Au premier moment, quand on se voit comme enveloppé dans cette monstrueuse caverne de feu où tout flambe, reluit, pétille, crie, souffre, éclate et croule, on ne peut se défendre d'un mouvement d'anxiété, il semble que tout est perdu et que rien ne saura lutter contre cette force affreuse qu'on appelle le feu; mais dès que les pompes arrivent, on reprend courage.

On ne peut se figurer avec quelle rage l'eau attaque son ennemi. A peine la pompe, ce long serpent qu'on entend haleter en bas dans les ténébres, a-t-elle passé au-dessus du mur sombre son cou effilé et fait étinceler dans la flamme sa fine tête de cuivre, qu'elle crache avec fureur un jet d'acier liquide sur l'epouvantable chimère à mille têtes. Le brasier, attaqué à l'improviste, hurle, se dresse, bondit effroyablement, ouvre d'horribles gueules pleines de rubis et lèche de ses innombrables langues toutes les portes et toutes les fenêtres à la fois. La vapeur se mêle à la fumée; des tourbillons blancs et des tourbillons noirs s'en vont à tous les souffles du vent et se tordent et s'étreignent dans l'ombre sous les nuées. Le sifflement de l'eau répond au mugissement du feu. Rien n'est plus terrible et plus grand que cet ancien et éternel combat de l'hydre et du dragon.

La force de la colonne d'eau lancée par la pompe est prodigieuse. Les ardoises et les briques qu'elle touche se brisent et s'éparpillent comme des écailles. Quand la charpente enfin s'est écroulée, magnifique moment où le panache écarlate de l'incendie à été remplacé au milieu d'un bruit terrible par une immense et haute aigrette d'étincelles, une cheminée est restee debout sur la maison comme une espéce de petite tour de pierre. Un jet de pompe l'a jetée dans le gouffre.

'Le Rhin, les villages, les montagnes, les ruines, tous le spectre sanglant du paysage reparaissant à cette lueur, se mêlaient à la fumée, aux flammes, au glat continuel du tocsin, au fracas des pans du mur s'abattant tout entiers comme des ponts-levis, aux coups sourds de la hache, au tumulte de l'orage et à la rumeur de la ville. Vraiment c'était hideux, mais c'était beau.
* * * * *
### Exercices
- a) Reproduisez le passage du récit de l'incendie compris entre « La force de » et « mais c'était beau. », ces deux segments inclus.
- b) Dans le récit de l'incendie, qu'est-il advenu de la cheminée restée debout sur la maison après l'écroulement de la charpente ?
- c) Rédigez la suite du récit de l'incendie, à partir de sa dernière phrase.
Le listing qui suit n'est d'aucune utilité ici.
* * * * *
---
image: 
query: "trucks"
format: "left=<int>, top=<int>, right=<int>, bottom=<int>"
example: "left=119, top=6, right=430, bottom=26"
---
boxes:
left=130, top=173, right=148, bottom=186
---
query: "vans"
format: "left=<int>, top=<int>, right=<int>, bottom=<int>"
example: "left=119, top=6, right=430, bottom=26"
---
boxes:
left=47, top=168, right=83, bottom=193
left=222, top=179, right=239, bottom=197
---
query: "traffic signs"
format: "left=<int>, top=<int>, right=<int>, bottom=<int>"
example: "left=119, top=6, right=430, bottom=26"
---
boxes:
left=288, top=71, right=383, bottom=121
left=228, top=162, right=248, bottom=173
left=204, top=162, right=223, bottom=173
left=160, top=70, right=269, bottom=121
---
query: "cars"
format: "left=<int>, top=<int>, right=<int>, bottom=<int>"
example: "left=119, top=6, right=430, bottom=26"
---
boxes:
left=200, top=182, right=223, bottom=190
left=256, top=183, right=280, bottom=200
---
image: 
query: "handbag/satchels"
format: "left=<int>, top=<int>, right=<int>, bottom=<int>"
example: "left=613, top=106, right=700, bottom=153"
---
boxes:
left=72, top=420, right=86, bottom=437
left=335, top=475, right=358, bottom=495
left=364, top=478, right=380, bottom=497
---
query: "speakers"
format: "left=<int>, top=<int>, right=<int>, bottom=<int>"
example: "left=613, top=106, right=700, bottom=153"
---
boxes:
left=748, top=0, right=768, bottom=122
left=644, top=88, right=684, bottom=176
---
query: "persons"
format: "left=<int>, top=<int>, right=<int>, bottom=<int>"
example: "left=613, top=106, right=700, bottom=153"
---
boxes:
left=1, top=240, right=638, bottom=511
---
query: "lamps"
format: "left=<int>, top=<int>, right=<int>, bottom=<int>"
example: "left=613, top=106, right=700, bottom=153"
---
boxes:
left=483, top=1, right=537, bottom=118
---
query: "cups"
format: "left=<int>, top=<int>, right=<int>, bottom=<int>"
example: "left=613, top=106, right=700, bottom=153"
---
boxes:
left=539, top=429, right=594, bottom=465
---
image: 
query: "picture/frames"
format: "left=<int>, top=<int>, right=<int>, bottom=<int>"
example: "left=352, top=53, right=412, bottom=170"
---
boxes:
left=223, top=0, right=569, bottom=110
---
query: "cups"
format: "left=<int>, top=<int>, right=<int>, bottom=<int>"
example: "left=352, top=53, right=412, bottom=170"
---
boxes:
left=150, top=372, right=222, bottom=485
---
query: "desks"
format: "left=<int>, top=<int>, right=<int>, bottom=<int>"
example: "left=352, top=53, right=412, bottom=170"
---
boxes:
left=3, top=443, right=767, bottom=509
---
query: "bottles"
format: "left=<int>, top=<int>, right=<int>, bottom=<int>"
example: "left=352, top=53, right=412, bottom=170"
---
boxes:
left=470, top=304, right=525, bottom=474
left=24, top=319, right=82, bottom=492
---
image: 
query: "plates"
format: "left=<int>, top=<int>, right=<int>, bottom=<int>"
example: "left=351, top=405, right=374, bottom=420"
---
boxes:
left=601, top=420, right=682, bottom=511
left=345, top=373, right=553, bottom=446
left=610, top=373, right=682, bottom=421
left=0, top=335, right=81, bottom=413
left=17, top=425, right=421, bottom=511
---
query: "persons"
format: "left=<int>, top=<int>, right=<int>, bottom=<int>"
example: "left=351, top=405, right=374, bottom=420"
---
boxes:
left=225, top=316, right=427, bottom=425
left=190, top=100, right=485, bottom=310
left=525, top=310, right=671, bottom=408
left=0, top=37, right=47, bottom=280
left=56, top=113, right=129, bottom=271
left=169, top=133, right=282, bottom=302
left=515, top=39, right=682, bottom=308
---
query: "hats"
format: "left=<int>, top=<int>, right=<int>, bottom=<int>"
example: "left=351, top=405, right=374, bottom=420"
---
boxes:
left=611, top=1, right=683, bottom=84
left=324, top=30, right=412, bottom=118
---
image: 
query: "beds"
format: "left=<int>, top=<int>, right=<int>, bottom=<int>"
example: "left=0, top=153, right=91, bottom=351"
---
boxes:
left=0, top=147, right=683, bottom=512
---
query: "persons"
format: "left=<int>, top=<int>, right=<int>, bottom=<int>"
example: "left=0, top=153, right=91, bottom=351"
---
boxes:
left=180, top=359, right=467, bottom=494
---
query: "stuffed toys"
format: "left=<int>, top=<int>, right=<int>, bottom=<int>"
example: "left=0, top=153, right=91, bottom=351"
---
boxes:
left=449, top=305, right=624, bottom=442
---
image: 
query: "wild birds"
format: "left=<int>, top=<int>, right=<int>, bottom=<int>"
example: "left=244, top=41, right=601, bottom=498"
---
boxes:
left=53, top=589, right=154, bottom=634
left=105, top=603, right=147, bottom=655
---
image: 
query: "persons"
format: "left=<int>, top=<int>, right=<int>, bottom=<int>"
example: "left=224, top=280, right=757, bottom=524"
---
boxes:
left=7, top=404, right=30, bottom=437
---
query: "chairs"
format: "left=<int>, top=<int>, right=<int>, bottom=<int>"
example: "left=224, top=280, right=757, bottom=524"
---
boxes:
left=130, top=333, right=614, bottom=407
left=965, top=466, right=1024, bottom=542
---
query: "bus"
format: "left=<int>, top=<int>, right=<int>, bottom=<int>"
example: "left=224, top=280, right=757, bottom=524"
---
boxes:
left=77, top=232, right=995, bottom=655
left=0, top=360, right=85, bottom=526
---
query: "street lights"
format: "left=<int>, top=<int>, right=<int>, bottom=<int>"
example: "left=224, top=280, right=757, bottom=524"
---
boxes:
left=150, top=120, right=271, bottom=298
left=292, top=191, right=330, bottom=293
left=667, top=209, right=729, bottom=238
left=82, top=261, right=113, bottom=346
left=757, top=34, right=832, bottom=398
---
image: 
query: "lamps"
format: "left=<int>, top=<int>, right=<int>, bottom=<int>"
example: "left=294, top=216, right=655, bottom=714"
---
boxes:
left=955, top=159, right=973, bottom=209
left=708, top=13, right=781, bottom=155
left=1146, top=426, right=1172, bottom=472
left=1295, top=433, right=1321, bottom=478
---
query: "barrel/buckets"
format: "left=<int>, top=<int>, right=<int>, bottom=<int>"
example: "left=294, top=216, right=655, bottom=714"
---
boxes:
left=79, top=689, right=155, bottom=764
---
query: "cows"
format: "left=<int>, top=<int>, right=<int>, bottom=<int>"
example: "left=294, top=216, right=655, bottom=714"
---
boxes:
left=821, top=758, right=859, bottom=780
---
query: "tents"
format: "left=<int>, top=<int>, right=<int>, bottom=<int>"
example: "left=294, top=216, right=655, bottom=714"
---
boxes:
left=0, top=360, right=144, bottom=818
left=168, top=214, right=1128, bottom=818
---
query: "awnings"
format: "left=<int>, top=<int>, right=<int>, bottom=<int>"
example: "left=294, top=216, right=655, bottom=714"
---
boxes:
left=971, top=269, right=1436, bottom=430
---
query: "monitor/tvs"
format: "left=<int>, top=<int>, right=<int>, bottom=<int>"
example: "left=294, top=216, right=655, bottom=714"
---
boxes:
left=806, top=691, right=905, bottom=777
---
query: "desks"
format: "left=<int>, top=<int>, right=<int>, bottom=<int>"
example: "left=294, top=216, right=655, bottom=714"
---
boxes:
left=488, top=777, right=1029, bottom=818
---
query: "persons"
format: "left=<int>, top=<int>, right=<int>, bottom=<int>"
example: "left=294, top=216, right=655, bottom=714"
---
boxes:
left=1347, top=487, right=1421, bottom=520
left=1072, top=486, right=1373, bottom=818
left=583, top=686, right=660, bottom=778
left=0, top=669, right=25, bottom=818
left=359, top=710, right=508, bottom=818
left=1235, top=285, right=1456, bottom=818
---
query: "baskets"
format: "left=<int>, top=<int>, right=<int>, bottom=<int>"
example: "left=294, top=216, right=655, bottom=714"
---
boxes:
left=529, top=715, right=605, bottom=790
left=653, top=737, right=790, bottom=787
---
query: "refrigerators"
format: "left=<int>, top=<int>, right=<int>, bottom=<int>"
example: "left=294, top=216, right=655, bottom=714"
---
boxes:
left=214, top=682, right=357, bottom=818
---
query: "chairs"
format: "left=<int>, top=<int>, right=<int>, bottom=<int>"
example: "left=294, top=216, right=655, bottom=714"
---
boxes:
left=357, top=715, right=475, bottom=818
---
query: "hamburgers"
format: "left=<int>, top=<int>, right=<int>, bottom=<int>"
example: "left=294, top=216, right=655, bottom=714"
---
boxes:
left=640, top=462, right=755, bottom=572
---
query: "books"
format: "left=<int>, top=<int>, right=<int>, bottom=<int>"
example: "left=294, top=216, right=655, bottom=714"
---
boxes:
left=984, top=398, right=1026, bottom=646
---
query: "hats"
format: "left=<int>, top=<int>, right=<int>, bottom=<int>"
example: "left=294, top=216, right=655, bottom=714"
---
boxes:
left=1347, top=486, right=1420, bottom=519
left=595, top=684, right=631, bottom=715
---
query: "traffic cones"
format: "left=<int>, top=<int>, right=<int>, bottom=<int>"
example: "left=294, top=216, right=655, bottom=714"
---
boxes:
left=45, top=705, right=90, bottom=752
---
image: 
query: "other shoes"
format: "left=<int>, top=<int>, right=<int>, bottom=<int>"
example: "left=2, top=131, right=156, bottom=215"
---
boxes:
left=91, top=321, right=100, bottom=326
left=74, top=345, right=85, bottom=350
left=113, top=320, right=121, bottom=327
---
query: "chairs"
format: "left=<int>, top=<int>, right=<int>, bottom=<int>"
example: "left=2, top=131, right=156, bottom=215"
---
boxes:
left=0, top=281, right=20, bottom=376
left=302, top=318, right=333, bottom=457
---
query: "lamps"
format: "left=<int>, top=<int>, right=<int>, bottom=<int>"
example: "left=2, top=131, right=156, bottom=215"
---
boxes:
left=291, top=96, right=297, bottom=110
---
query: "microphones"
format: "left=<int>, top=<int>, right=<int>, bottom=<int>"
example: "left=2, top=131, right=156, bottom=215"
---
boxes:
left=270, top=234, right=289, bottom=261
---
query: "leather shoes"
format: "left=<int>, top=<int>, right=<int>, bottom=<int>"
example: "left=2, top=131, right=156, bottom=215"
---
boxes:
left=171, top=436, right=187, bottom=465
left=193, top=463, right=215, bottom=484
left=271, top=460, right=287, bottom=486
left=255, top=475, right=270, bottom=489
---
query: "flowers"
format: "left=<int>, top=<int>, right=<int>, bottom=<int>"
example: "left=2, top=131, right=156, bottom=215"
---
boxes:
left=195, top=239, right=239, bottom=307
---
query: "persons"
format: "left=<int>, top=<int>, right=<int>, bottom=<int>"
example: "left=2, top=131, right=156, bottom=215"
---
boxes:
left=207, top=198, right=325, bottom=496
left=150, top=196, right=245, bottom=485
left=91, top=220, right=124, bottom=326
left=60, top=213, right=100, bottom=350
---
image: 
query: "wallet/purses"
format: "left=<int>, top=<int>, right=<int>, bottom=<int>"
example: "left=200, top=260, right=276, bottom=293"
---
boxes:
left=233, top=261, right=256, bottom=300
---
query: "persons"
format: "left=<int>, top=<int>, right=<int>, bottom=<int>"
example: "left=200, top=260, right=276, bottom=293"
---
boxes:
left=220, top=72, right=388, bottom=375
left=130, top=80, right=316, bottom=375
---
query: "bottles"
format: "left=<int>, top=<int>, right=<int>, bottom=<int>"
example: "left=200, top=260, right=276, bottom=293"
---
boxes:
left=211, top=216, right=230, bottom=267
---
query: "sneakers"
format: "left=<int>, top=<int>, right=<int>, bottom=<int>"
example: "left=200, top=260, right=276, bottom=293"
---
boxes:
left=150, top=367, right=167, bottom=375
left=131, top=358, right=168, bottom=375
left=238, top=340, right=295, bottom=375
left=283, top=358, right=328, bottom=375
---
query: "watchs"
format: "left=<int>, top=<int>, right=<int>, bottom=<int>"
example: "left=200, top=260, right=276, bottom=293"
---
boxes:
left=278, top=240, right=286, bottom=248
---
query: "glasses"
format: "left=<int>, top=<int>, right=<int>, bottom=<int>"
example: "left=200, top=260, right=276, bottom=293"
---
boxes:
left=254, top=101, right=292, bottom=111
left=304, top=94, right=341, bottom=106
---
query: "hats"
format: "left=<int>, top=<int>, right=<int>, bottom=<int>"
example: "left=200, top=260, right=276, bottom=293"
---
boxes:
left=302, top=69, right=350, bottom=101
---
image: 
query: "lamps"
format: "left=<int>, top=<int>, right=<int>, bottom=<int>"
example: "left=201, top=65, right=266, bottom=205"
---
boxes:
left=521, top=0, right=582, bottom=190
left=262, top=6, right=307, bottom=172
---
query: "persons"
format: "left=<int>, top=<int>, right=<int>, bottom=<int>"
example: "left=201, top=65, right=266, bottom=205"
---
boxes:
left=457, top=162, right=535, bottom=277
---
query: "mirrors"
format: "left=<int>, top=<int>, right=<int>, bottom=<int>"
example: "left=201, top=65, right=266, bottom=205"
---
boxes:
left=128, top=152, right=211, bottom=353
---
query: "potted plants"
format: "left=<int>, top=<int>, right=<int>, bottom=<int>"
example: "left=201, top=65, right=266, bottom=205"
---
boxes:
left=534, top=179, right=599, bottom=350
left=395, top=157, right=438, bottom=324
* * * * *
### Résultats
- a)
La force de la colonne d'eau lancée par la pompe est prodigieuse. Les ardoises et les briques qu'elle touche se brisent et s'éparpillent comme des écailles. Quand la charpente enfin s'est écroulée, magnifique moment où le panache écarlate de l'incendie à été remplacé au milieu d'un bruit terrible par une immense et haute aigrette d'étincelles, une cheminée est restee debout sur la maison comme une espéce de petite tour de pierre. Un jet de pompe l'a jetée dans le gouffre.

'Le Rhin, les villages, les montagnes, les ruines, tous le spectre sanglant du paysage reparaissant à cette lueur, se mêlaient à la fumée, aux flammes, au glat continuel du tocsin, au fracas des pans du mur s'abattant tout entiers comme des ponts-levis, aux coups sourds de la hache, au tumulte de l'orage et à la rumeur de la ville. Vraiment c'était hideux, mais c'était beau.

- b) Un jet de pompe l'a jetée dans le gouffre.

- c)
'Si l'on regarde les détails de cette grande chose, rien de plus singulier. Dans l'intervalle d'un tourbillon de feu et d'un tourbillon de fumée, des têtes d'hommes surgissent au bout d'une échelle. On voit ces hommes inonder, en quelque sorte à bout portant, la flamme acharnée qui lutte et voltige et s'obstine sous le jet même de l'eau. Au milieu de cet affreux chaos, il y a des espèces de réduits silencieux où des petits incendies tranquilles petillent doucement dans des coins comme un feu de veuve. Les croisées des chambres devenues inaccessibles s'ouvrent et se ferment au vent. De jolies flammes bleues frissonnent aux pointes des poutres. De lourdes charpentes se détachent du bord du toit et restent suspendues à un clou, balancées par l'ouragan au-dessus de la rue et enveloppées d'une longue flamme. D'autres tombent dans l'étroit entre-deux des maisons et établissent là un pont de braise.'— p. 264.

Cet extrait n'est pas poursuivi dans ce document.